SFO confirms DPA agreed in principle with Tesco
The SFO has confirmed that it has reached an agreement with TSL, which was approved by the Crown Court at a public hearing on 10 April 2017. This judicial approval has resulted in a DPA becoming effective.
The DPA will result in a financial penalty of just under £130million plus the SFO’s costs. The DPA does not address whether liability attaches to Tesco PLC or any employee or agent of Tesco PLC or TSL.
Could Brexit give UK companies leverage when negotiating terms for DPAs?
As the crackdown on global corruption gathers pace there is a tension developing between the perceived need for greater co-operation between countries to ensure an effective and cohesive anti-bribery and corruption environment for business, and the UK’s decision to trigger Article 50 and begin the process of leaving the European Union.
Brexit raises the obvious question of whether the UK will continue to act in concert with Europe in terms of its policy making and enforcement practices. Additionally, however, some commentators have speculated that the UK government may find itself indirectly held to ransom by companies threatening to withdraw jobs and operations in the UK as a negotiating tactic to secure more favourable terms in any DPA negotiations.
The Organisation for Economic Co-Operation and Development (OECD) view
In March, the OECD published its Phase 4 report by the Working Group on Bribery in International Business Transactions.
The OECD’s report sets out that the UK has taken significant steps to increase enforcement of the foreign bribery offence and is now one of the major enforcers among the Working Group countries. The report praises the increase in the number of investigations and enforcement actions, as well the introduction of DPAs.
The report urges HMRC to improve its capacity to detect and report foreign bribery. It suggests that the UK’s Crown Dependencies and Overseas Territories should play a more proactive role in the identification and prosecution of corrupt practices.
------------------------------------------------------------
▶ AIM 1:
In the rows below, copy out word for word the lines from the one containing "Based on what" up to and including the one containing "5. (678,243)".

▶ STORED RECORDS:
------------------------------------------------------------
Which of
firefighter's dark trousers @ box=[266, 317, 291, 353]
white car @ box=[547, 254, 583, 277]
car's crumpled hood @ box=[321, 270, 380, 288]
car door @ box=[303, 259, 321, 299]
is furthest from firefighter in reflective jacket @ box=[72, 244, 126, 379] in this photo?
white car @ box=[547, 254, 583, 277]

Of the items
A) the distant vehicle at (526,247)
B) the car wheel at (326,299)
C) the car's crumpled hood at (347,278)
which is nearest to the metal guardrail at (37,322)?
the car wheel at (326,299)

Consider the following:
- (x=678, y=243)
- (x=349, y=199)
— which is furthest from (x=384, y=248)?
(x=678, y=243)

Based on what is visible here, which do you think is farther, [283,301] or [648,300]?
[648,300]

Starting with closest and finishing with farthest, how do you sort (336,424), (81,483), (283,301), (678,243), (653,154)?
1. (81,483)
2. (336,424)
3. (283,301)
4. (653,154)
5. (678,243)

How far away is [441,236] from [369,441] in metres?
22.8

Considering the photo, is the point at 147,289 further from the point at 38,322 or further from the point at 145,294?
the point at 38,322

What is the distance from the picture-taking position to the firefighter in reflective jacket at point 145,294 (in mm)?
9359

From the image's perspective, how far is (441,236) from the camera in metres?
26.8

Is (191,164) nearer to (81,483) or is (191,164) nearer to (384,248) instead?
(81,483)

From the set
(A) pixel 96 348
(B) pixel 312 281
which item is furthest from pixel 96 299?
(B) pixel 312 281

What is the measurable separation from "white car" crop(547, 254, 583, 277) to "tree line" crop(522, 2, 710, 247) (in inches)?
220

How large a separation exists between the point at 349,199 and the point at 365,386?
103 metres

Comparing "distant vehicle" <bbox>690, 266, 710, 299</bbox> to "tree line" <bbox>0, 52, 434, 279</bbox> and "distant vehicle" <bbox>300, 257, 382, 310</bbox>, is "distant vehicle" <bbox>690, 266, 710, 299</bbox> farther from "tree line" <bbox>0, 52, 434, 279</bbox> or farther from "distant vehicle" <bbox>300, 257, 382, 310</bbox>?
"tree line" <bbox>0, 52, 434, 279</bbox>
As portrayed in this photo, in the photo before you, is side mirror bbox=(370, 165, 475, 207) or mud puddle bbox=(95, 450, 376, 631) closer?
------------------------------------------------------------
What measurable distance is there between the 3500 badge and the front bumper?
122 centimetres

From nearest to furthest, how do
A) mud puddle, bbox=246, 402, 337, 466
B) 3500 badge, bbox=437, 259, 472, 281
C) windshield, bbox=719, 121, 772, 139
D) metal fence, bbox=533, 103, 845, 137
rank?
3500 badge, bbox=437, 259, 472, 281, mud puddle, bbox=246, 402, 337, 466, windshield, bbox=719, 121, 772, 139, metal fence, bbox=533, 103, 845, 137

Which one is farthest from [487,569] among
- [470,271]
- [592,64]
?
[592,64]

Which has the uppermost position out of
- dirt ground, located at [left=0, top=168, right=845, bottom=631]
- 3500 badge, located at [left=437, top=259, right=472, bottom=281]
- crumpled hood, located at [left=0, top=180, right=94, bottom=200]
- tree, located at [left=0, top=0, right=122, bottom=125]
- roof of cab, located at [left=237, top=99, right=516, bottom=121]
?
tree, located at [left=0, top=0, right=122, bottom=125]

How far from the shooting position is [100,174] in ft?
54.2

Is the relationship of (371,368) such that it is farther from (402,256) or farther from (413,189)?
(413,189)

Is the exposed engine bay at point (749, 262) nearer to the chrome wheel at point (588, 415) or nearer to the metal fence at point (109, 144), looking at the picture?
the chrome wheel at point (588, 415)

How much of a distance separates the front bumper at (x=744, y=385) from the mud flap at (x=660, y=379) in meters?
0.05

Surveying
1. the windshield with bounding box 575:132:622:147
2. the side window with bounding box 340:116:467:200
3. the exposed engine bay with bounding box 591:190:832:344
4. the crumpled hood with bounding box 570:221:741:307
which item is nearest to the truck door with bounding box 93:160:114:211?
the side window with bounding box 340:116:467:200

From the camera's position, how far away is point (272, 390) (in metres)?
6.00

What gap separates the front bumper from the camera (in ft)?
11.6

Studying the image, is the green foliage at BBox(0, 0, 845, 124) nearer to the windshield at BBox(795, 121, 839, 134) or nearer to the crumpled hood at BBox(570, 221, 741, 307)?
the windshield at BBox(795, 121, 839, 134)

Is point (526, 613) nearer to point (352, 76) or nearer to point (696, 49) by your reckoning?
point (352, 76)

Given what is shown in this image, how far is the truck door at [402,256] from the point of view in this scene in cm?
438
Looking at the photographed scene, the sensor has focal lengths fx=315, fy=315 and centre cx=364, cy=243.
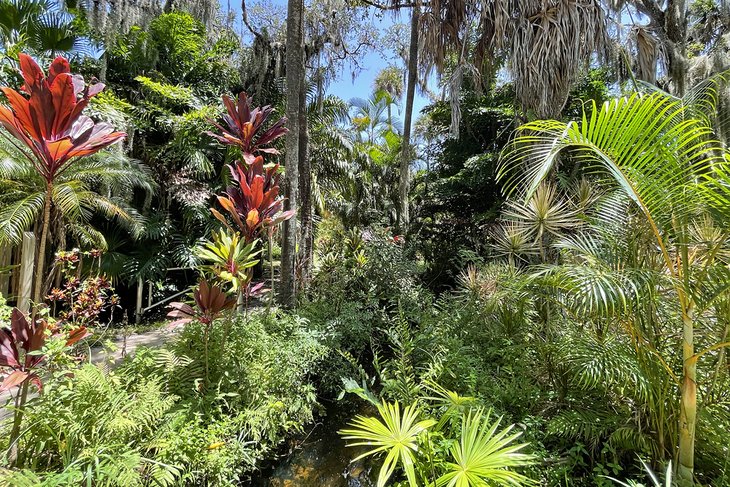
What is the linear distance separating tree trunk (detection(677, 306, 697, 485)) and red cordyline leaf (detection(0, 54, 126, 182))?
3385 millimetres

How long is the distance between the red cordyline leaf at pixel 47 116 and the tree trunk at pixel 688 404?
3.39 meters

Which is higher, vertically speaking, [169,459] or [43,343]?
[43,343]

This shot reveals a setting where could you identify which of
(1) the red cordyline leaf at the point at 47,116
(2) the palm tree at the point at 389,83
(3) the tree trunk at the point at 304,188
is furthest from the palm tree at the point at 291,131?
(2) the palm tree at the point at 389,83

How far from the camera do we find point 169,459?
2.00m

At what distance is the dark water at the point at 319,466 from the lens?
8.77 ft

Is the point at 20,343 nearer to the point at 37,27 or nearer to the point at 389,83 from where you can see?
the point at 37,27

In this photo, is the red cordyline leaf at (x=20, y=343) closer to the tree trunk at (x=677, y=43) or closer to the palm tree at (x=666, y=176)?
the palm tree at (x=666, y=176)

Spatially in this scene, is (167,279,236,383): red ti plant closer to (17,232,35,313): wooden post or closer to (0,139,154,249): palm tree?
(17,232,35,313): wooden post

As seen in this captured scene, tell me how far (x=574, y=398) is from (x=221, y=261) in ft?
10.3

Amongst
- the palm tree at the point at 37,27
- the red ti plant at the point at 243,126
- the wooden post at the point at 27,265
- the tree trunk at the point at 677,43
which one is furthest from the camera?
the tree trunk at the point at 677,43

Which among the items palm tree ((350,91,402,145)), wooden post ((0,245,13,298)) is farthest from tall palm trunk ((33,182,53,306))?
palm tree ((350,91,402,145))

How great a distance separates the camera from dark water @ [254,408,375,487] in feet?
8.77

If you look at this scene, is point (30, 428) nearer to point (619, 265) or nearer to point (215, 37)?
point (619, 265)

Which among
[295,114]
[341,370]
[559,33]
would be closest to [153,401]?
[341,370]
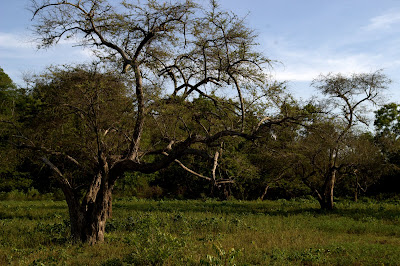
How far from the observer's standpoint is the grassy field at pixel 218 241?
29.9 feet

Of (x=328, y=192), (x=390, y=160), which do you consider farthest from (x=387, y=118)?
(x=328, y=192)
------------------------------------------------------------
▶ AIM 2:
Quote in full, word for word, the text on the SFO's deferred prosecution agreement with Tesco.

▶ TASK ANSWER 1:
Based on what is visible here, which do you think is farther, [283,301] or [648,300]?
[648,300]

Starting with closest and finishing with farthest, how do you sort (336,424), (81,483), (283,301), (678,243), (653,154)?
1. (81,483)
2. (336,424)
3. (283,301)
4. (653,154)
5. (678,243)

▶ TASK ANSWER 2:
SFO confirms DPA agreed in principle with Tesco
The SFO has confirmed that it has reached an agreement with TSL, which was approved by the Crown Court at a public hearing on 10 April 2017. This judicial approval has resulted in a DPA becoming effective.
The DPA will result in a financial penalty of just under £130million plus the SFO’s costs. The DPA does not address whether liability attaches to Tesco PLC or any employee or agent of Tesco PLC or TSL.
Could Brexit give UK companies leverage when negotiating terms for DPAs?
As the crackdown on global corruption gathers pace there is a tension developing between the perceived need for greater co-operation between countries to ensure an effective and cohesive anti-bribery and corruption environment for business, and the UK’s decision to trigger Article 50 and begin the process of leaving the European Union.
Brexit raises the obvious question of whether the UK will continue to act in concert with Europe in terms of its policy making and enforcement practices. Additionally, however, some commentators have speculated that the UK government may find itself indirectly held to ransom by companies threatening to withdraw jobs and operations in the UK as a negotiating tactic to secure more favourable terms in any DPA negotiations.
The Organisation for Economic Co-Operation and Development (OECD) view
In March, the OECD published its Phase 4 report by the Working Group on Bribery in International Business Transactions.
The OECD’s report sets out that the UK has taken significant steps to increase enforcement of the foreign bribery offence and is now one of the major enforcers among the Working Group countries. The report praises the increase in the number of investigations and enforcement actions, as well the introduction of DPAs.
The report urges HMRC to improve its capacity to detect and report foreign bribery. It suggests that the UK’s Crown Dependencies and Overseas Territories should play a more proactive role in the identification and prosecution of corrupt practices.